GRAMADO – Na apresentação de Veneza, seu segundo filme (o primeiro foi Polaroides Urbanas), Miguel Falabella leu um documento assinado por 67 entidades em defesa do cinema, atacado e ameaçado pelo governo federal. Era a realidade, essa terrível realidade política que se abateu sobre o país e literalmente o está deixando em chamas.
Em seguida, vem o filme – e aí entramos no domínio do sonho, mas ainda não de forma imediata. Carmem Maura faz uma mulher idosa, dona de bordel, cega e à beira da morte. Amada por suas “meninas”, ela revela seu último sonho: conhecer Veneza e lá encontrar seu amor de juventude.

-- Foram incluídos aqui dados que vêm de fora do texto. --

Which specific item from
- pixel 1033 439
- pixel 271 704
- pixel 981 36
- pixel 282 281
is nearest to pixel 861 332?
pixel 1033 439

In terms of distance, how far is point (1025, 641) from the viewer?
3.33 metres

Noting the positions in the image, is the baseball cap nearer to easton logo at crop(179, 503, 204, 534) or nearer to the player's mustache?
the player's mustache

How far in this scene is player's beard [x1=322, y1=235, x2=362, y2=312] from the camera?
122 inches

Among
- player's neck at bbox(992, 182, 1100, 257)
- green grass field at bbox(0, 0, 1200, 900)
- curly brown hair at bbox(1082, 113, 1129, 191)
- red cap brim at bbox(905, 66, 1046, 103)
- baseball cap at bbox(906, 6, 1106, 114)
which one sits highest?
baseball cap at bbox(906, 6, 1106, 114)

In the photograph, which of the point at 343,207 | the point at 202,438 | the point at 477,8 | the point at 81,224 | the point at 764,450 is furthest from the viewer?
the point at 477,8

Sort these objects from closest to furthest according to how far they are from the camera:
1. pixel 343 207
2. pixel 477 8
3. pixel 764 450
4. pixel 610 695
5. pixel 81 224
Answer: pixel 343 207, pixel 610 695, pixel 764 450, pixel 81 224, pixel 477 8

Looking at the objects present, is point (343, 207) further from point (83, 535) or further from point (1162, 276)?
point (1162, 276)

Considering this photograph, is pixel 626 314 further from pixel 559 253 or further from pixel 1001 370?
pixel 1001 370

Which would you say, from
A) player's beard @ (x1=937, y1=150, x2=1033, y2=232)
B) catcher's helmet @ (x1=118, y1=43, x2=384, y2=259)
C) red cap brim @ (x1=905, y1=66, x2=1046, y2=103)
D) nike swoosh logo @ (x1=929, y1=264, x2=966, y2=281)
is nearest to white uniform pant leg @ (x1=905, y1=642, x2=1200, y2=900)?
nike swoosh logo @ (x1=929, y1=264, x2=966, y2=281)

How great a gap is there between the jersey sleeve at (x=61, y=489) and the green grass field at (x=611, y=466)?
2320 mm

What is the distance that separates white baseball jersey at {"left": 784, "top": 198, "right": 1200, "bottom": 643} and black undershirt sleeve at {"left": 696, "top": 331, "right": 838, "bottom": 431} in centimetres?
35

Na maneira como o senti, o filme demora a engrenar, mas essa espera, na verdade, prepara um desfecho glorioso. Impossibilitadas de levar a Gringa (Maura) à cidade italiana, as mulheres (Dira Paes, Carol Castro, Danielle Winits) e o homem do bordel, Tonho (Du Moscovis), preparam uma “viagem possível”, no plano do imaginário, para satisfazer o desejo da velha senhora.
O filme é baseado na peça Venecia, de Jorge Accame e, deve-se dizer, escapa à dimensão teatral, virando cinema pela magia da fotografia de Gustavo Habda, um craque.
É curioso como aproxima duas dimensões do sonho, duas artes antigas, a do bordel e a do circo, nos quais a imaginação tem papel tão fundamental. Afinal, é pelo circo que a dona do bordel poderá realizar seu desejo. No fundo um desejo terminal, o de conhecer uma cidade que é também a dos sonhos, Veneza, e o reencontro (impossível na realidade) de um amor rompido há mais de 50 anos. Essas confluências todas, juntadas no final, e ao som de E Lucevan le Stelle, da Tosca, de Puccini, colocam o filme num patamar que não poderíamos prever em seu início hesitante.
Estrangeiro
Muito bom e impactante o chileno Pedro Bomba, de Juan Cáceres, sobre a questão dos imigrantes. Steevens (Steevens Benjamin) é um imigrante haitiano em Santiago. Discriminado e humilhado, ele perde a cabeça e agride o patrão (Alfredo Castro). Sua situação se complica e ele vegeta em subempregos e à falta de moradia e documentos. Diz o diretor que o filme não tinha roteiro. A história ia se fazendo, com a câmera na mão, à medida em que penetravam na saga do personagem – ele próprio um imigrante e que de fato vivenciou as situações vistas no filme.
Curtas
A Ética das Hienas, de Rodolpho de Barros, começou a ser pensado em 2014 e foi crescendo à medida em que a realidade brasileira foi se deteriorando, com o golpe de 2016 e a posterior eleição de Bolsonaro. A fragilização das relações entre trabalhadores e empregadores está no centro desse filme que fala do operário (Servílio Holanda) que tenta processar a empresa por um acidente de trabalho. Acordos fraudulentos entre advogados e empresários mostram qual é a parte mais fraca do processo. E cada vez mais fraca.
Sangro, de Tiago Minamisawa, Bruno H Castro, Guto BR (codireção), é uma curiosa e emocionante animação, que trabalha o relato de um soropositivo sobre intervenções nas imagens de O Jardim das Delícias, de Hieronymus Bosch.